People ask us this all the time. You type "build me a meal planner," and a few seconds later there's a working app on your screen. What's going on behind the scenes?
Let's walk through it.
It starts with intent, not templates
When you say "a meal planner that suggests recipes based on what's in my fridge," we don't look up a meal planner template and fill in blanks. The AI reasons about what that description implies: you need a way to input ingredients, a recipe matching system, a display for results, probably a way to save favorites.
It builds the whole thing from scratch. Every time.
This matters because it means your app isn't a reskin of something generic. It's built around your specific description.
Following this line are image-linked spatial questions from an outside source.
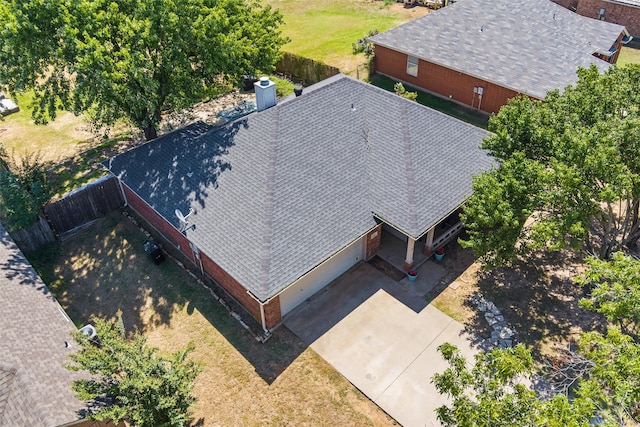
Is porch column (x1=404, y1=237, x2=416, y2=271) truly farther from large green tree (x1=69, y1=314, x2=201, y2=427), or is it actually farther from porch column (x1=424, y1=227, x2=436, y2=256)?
large green tree (x1=69, y1=314, x2=201, y2=427)

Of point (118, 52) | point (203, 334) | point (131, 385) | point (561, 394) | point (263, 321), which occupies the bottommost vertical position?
point (203, 334)

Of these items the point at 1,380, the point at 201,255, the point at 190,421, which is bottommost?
the point at 190,421

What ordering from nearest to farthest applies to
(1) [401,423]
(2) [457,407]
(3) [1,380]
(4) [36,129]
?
(2) [457,407]
(3) [1,380]
(1) [401,423]
(4) [36,129]

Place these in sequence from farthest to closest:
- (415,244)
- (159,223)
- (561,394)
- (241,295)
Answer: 1. (159,223)
2. (415,244)
3. (241,295)
4. (561,394)

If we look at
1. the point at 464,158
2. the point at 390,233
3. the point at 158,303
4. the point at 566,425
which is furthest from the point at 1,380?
the point at 464,158

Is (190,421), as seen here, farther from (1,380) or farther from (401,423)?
(401,423)

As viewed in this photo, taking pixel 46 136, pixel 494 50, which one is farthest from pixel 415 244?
pixel 46 136

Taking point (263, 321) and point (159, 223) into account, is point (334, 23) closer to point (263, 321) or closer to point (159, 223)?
point (159, 223)
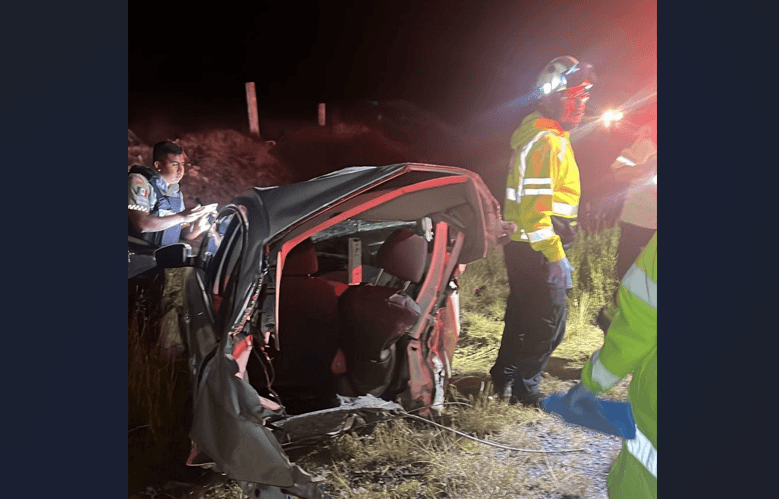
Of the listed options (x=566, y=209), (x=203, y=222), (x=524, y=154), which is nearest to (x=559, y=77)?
(x=524, y=154)

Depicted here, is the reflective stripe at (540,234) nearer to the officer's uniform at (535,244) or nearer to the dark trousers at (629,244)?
the officer's uniform at (535,244)

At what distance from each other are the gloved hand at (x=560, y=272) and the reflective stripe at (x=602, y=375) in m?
0.76

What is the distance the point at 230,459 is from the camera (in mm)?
2645

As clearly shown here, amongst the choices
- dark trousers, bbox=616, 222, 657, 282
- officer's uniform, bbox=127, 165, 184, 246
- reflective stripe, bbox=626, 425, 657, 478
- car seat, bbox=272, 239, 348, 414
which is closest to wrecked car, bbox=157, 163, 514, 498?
car seat, bbox=272, 239, 348, 414

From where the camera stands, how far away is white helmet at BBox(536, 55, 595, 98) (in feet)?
8.84

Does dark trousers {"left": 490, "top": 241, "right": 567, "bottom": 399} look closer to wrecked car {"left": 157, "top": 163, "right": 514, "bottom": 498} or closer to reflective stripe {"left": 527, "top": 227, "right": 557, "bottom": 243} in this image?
reflective stripe {"left": 527, "top": 227, "right": 557, "bottom": 243}

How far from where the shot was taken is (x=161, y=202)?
2.69 meters

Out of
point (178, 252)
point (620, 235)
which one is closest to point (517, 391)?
point (620, 235)

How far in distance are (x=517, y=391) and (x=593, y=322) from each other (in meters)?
0.48

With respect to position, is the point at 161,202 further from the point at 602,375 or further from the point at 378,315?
the point at 602,375

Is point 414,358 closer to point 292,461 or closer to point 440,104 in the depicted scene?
point 292,461

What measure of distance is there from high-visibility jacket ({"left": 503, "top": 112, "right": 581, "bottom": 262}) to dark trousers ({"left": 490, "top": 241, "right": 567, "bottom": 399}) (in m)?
0.10

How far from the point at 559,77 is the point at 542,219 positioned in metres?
0.66

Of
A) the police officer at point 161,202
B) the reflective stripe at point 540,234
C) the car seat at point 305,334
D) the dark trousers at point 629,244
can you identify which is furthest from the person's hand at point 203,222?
the dark trousers at point 629,244
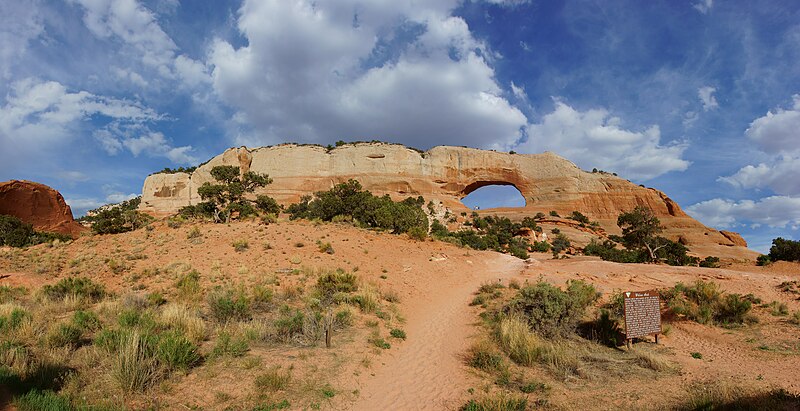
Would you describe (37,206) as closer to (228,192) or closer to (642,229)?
(228,192)

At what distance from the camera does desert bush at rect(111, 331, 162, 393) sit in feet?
16.7

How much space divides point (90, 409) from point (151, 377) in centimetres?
97

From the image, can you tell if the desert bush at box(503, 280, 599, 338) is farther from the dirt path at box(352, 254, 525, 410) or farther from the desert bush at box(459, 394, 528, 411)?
the desert bush at box(459, 394, 528, 411)

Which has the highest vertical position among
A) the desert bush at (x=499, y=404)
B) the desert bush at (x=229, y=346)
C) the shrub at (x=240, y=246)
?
the shrub at (x=240, y=246)

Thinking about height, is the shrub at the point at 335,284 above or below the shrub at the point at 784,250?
below

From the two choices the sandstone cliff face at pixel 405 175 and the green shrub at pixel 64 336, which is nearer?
the green shrub at pixel 64 336

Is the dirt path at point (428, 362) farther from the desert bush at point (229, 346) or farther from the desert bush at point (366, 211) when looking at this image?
the desert bush at point (366, 211)

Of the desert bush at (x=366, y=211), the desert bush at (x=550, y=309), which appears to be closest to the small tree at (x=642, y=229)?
the desert bush at (x=366, y=211)

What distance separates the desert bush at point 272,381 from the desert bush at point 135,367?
146 cm

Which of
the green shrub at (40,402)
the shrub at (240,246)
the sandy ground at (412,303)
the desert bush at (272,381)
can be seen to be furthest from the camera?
the shrub at (240,246)

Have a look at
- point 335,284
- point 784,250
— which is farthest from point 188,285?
point 784,250

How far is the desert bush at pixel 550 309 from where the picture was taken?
8.95 meters

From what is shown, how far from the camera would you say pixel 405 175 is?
2327 inches

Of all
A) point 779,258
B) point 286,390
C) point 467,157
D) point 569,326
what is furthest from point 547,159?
point 286,390
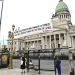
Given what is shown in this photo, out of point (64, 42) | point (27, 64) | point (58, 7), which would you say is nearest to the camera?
point (27, 64)

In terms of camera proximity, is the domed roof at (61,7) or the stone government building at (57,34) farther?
the domed roof at (61,7)

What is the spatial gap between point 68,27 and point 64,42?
27.8 ft

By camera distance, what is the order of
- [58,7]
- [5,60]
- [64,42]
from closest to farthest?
[5,60], [64,42], [58,7]

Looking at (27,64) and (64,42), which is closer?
(27,64)


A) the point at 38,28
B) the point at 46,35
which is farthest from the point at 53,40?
the point at 38,28

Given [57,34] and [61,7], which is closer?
[57,34]

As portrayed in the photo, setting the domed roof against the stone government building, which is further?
the domed roof

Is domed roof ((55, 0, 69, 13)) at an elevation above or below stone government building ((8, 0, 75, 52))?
above

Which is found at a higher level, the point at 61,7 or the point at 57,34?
the point at 61,7

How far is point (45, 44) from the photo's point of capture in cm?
11375

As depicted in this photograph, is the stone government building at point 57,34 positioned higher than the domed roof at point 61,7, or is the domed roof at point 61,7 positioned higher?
the domed roof at point 61,7

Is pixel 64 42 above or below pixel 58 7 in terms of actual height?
below

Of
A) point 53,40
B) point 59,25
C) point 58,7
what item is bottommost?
point 53,40

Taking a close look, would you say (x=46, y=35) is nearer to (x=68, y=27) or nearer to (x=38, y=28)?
(x=68, y=27)
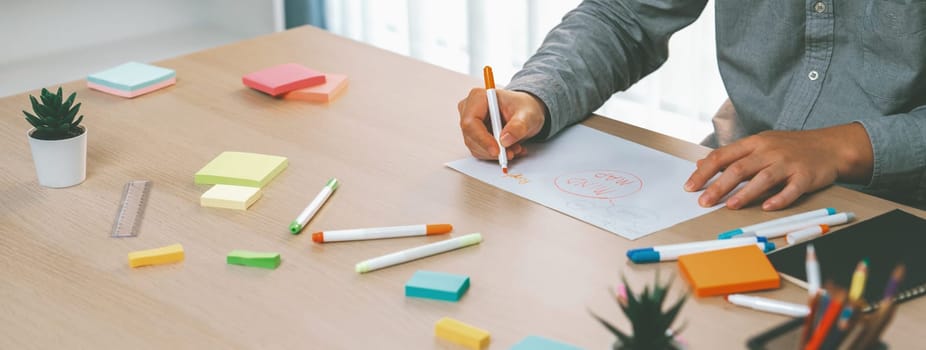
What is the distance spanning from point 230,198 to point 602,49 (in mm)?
598

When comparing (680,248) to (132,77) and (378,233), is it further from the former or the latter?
(132,77)

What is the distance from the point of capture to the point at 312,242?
885 mm

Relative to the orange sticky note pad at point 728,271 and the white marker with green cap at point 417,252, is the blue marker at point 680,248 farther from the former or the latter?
the white marker with green cap at point 417,252

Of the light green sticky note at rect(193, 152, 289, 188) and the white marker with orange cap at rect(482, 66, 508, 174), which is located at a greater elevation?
the white marker with orange cap at rect(482, 66, 508, 174)

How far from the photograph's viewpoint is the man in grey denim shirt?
99 centimetres

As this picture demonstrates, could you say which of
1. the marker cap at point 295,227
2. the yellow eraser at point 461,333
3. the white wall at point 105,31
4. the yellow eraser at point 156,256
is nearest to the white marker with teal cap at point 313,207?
the marker cap at point 295,227

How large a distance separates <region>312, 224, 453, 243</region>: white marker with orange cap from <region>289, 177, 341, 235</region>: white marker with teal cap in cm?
2

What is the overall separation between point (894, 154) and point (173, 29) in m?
2.59

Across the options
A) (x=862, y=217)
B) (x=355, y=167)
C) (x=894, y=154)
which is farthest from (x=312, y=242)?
(x=894, y=154)

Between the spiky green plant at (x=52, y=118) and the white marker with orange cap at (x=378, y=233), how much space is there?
34 cm

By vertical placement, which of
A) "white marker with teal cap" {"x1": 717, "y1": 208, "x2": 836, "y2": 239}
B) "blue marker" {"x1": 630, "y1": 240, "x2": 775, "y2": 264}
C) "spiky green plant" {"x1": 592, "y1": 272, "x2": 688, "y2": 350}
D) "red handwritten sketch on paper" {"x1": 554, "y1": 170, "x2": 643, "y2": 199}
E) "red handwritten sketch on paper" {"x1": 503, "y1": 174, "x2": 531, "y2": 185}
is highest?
"spiky green plant" {"x1": 592, "y1": 272, "x2": 688, "y2": 350}

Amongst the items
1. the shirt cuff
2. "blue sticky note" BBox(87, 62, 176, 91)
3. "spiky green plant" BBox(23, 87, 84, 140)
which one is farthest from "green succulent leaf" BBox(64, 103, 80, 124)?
the shirt cuff

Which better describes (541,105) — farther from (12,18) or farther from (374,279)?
(12,18)

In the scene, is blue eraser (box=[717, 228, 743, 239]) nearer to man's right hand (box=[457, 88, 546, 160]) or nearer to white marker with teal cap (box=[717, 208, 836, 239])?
white marker with teal cap (box=[717, 208, 836, 239])
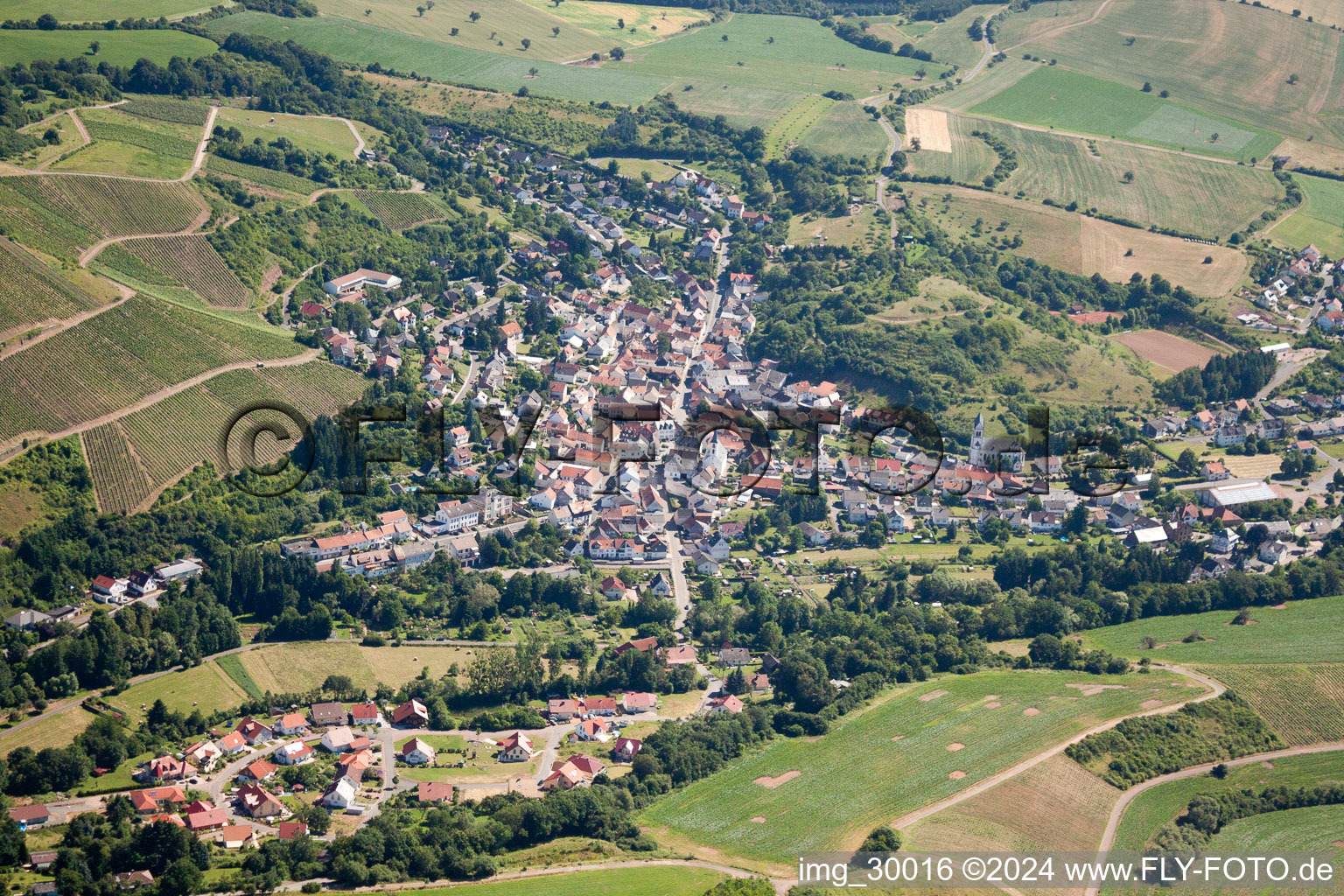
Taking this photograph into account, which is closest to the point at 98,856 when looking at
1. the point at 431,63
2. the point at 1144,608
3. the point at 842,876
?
the point at 842,876

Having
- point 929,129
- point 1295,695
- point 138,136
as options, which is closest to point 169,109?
point 138,136

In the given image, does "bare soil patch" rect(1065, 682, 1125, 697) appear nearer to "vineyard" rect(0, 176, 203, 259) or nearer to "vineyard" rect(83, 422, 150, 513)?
"vineyard" rect(83, 422, 150, 513)

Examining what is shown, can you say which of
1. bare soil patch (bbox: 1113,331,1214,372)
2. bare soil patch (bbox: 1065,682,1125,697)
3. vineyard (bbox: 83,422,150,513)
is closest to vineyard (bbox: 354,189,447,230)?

You see it running immediately
As soon as the code exists, it's running in a live preview. Click buttons. Fill in forms. It's the real thing.
This changes how you work with the AI. Instead of describing everything upfront and hoping for the best, you iterate. "Make the buttons bigger." "Add a dark mode." "Actually, put the results in a grid instead of a list."
Each change rebuilds the app. The conversation history means the AI remembers what you've already built, so refinements stack on top of each other.
Publish is the easy part
When you're happy, hit publish. We take your app and wrap it as a PWA: generate a manifest, write a service worker, resize your icon, pick up your theme color. It goes live at a URL like https://envelope.build/meal-planner.
That's a real link anyone can open, install, and use. No technical setup. Just publish and share.
What we're working on next
Right now we're adding modules: push notifications, a key-value database, a chatbot you can embed, voice input, AI-powered image generation. The idea is that your app can tap into these with a toggle, no code needed.
We're also getting better at understanding vague prompts. The more people build, the better the AI gets at knowing what "a booking app for my barber shop" actually means in practice.